__WHAT YOU SHOULD DO__: Please continue the forum post about natural transformations in Haskell, starting right after its final question.

__SELECTED TEXT__:
==========
Quoting Federico Brubacher <fbrubacher at gmail.com>:

> But how to do it with Natural transformations ???

Step back for a moment, and forget about sum.  This is important
because natural transformations are bound up with polymorphism.

Think of the category theory definition of "natural transformation".

Suppose that F and G are functors.  Then a natural transformation
eta : F -> G is a map that takes an object (in Haskell, that's a type;
call it a) and returns a morphism from F(a) to G(a).  It then has to
satisfy a certain coherence condition, which we'll get to in a moment.

So what you'd like is something like this:

eta :: (some type a) -> (F a -> G a)

where F and G are functors.

Note that this type would be wrong:

eta :: a -> (F a -> G a)

because the first argument of eta would be a _value_ of type a.  We
want to pass in an actual type, instead.

It turns out that Haskell does this implicitly.  The real type of eta
is this:

eta :: forall a. F a -> G a

and in the implementation, the "forall a" indicates that a hidden
argument which represents the type "a" is passed to eta first.

Sorry if I didn't explain that well.  Let me know if I need to expand
on that.

OK, now, the coherence condition.  If you translate it into Haskell,
it looks like this.  For any f :: A -> B, then:

fmap f . eta = eta . fmap f

If you haven't seen fmap before, it is the same as the "map" operation
on lists, but generalised to arbitrary functors.  There is an instance,
for example, for Maybe:

fmap f (Just x) = Just (f x)
fmap f Nothing = Nothing

And fmap on lists, of course, is just map.

Note that in the coherence condition, the two instances of fmap are
different:

fmap_G f . eta = eta . fmap_F f

Now, here's the interesting bit.  Let's just look at lists for a moment.
Suppose you had a function of this type:

something :: [a] -> [a]

It has the type of a natural transformation, but to be a natural
transformation, you need to satisfy the additional condition:

map f . something = something . map f

How could you guarantee that?
==========
__DATASET RECORDS__:
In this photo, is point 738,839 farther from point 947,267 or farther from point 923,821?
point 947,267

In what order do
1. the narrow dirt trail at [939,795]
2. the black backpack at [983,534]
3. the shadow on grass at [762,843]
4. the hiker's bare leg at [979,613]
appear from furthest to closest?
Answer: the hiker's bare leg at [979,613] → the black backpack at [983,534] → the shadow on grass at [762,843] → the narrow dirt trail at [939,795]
==========
__WRITTEN RESPONSE__:
Look at the type again, this time with the explicit "forall":

something :: forall a. [a] -> [a]

What does "forall" mean?  Well, it means that a can be _any_ type.
Anything at all.  So the "something" function can't depend in any way
on what "a" is.  So all that "something" can do is rearrange the
skeleton of the list.  It could be a fancy "id", it could reverse the
list, it could duplicate some elements, it could drop some elements.
But whatever it does, it can't make the decision about what to do based
on the actual values stored in the list, because it can't inspect those
values.

Please convince yourself of this before reading on.

(Aside: Actually, there is one thing that "something" can do with an
arbitrary element in the list, and that's perform "seq" on it.  This
complicates things considerably, so we'll ignore it.)

Now, this means that you could replace the values in the list with
something else, and "something" would have to do essentially the same
thing.  Which is just a fancy way of saying this:

map f . something = something . map f

In other words, "something" is a natural transformation.  Without
knowing anything about the implementation of "something", you know it's
a natural transformation just because it has the type of a natural
transformation!

And, by the way, this reasoning doesn't just work for lists.  If F and
G are functors, then any function eta :: F a -> G a satisfies:

fmap f . eta = eta . fmap f

In Haskell, if it looks like a natural transformation, then it is a
natural transformation.  How cool is that?

And, by the way, this is a great bit of intuition, as well.  I always
used to wonder what's so "natural" about a natural transformation in
category theory.

Now you know: a natural transformation transforms (F a) into (G a)
without looking at the a's.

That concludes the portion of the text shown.